Indeed, the trial caps a 12-year-long legal saga.

Plaquemines first brought the lawsuit in Nov. 2013. Since then, the oil companies have repeatedly sought to move the lawsuits to federal court. Lawmakers introduced bills in Baton Rouge that would have killed the litigation. And Carmouche's law firm spent millions in political races to support candidates friendly to the lawsuits.

Finally, the trial began on March 11.

The 12 jurors have filed into Judge Michael Clement's courtroom in the 25th Judicial District Court in Pointe à la Hache nearly every day since. The courtroom itself is, appropriately, elevated two stories off the ground, tucked between levees near the end of the road on the Mississippi River's east bank. To the west of the courthouse is the river; to its east are the very wetlands at issue in the trial.
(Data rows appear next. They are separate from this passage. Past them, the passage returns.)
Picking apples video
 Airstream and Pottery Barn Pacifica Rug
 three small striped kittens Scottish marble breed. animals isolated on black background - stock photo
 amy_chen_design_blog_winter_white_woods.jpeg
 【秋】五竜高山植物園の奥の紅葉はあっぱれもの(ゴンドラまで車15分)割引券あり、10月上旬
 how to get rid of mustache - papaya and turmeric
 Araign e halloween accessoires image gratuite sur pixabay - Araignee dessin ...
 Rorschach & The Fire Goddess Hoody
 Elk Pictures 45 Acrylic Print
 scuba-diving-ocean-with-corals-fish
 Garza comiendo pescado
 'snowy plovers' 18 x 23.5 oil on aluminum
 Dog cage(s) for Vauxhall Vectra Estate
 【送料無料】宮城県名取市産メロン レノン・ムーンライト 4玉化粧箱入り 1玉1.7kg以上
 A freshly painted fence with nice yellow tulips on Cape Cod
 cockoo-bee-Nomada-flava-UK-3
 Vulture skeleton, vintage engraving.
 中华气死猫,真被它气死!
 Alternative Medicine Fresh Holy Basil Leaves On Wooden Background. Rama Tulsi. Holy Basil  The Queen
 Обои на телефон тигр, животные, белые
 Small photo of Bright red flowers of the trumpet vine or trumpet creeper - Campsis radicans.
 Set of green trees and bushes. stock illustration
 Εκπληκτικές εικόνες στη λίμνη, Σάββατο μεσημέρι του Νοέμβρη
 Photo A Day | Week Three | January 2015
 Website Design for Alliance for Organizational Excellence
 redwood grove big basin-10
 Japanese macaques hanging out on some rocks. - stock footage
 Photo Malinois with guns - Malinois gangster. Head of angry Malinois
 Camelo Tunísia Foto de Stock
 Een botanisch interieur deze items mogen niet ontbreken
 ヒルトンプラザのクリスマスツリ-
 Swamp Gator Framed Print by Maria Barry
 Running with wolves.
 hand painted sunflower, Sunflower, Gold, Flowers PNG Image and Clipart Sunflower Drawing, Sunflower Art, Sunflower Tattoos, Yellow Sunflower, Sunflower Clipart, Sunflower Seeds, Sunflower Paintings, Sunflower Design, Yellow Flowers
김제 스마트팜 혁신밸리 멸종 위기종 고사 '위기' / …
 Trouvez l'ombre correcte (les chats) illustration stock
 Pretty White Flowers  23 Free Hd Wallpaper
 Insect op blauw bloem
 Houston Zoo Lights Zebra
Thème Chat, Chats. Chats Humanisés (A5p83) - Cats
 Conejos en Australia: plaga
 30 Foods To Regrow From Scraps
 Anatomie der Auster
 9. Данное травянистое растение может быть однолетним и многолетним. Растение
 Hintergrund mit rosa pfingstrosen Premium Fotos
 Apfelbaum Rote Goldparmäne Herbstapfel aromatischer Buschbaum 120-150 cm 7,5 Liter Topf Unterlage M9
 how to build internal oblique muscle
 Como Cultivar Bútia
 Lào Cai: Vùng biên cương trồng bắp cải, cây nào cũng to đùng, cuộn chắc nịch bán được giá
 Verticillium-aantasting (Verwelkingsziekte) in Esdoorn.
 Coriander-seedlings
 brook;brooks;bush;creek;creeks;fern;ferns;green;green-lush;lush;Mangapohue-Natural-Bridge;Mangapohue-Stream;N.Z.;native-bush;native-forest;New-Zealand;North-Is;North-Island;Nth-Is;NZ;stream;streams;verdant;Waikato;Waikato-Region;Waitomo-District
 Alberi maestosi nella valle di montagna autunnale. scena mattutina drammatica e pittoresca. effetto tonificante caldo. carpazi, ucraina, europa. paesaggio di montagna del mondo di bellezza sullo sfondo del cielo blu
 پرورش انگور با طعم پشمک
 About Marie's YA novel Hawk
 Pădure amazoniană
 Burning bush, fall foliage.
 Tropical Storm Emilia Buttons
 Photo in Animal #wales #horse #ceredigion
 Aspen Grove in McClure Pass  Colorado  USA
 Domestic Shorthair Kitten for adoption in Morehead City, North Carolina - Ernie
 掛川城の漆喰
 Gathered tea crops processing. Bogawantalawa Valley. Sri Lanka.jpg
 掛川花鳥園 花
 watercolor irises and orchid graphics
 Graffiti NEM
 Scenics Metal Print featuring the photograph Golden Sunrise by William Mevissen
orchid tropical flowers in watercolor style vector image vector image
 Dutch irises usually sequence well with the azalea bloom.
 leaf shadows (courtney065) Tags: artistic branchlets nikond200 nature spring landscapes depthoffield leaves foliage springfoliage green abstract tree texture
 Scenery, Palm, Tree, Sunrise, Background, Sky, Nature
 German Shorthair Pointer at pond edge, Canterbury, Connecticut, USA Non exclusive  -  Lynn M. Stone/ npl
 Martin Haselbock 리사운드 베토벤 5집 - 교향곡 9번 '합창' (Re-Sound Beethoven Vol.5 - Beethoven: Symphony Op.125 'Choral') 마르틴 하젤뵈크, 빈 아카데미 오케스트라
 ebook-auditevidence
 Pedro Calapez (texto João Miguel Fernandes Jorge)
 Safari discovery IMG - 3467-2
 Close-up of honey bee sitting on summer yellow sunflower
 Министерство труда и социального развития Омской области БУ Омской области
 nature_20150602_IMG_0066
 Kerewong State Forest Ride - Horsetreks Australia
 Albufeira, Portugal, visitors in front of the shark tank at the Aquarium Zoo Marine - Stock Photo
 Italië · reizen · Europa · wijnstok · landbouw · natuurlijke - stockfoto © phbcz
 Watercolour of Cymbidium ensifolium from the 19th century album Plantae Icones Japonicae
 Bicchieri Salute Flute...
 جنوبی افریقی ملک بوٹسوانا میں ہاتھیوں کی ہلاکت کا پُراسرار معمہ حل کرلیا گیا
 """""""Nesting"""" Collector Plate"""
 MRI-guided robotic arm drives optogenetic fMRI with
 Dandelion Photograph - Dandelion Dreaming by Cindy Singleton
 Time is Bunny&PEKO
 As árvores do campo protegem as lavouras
Now, the jury will decide whether to award damages to the parish to restore coastal wetlands in Breton Sound, and, if so, how much.

The parish, over the course of the trial, has argued that restoring the coast to its initial condition will require $2.6 billion, an eye-popping amount, even for a multinational like Chevron. The company brought in net profits of nearly $18 billion in 2024.

But Carmouche and Faircloth told the jury that is what the parish deserves from Chevron.

During his remarks, Faircloth slammed Phillips and Chevron for, in Faircloth's view, insinuating that the Louisiana coast was already lost.

"I thought to myself, 'My word, they're arguing that this isn't worth saving,'" he said. "This is a vain and useless attempt by a lot of people to save a community that's gone. ... The river's taking it, large hurricanes are killing it. There's no reason to do all this."

"The state of Louisiana rejects that," he added. "The state of Louisiana will not surrender the coast."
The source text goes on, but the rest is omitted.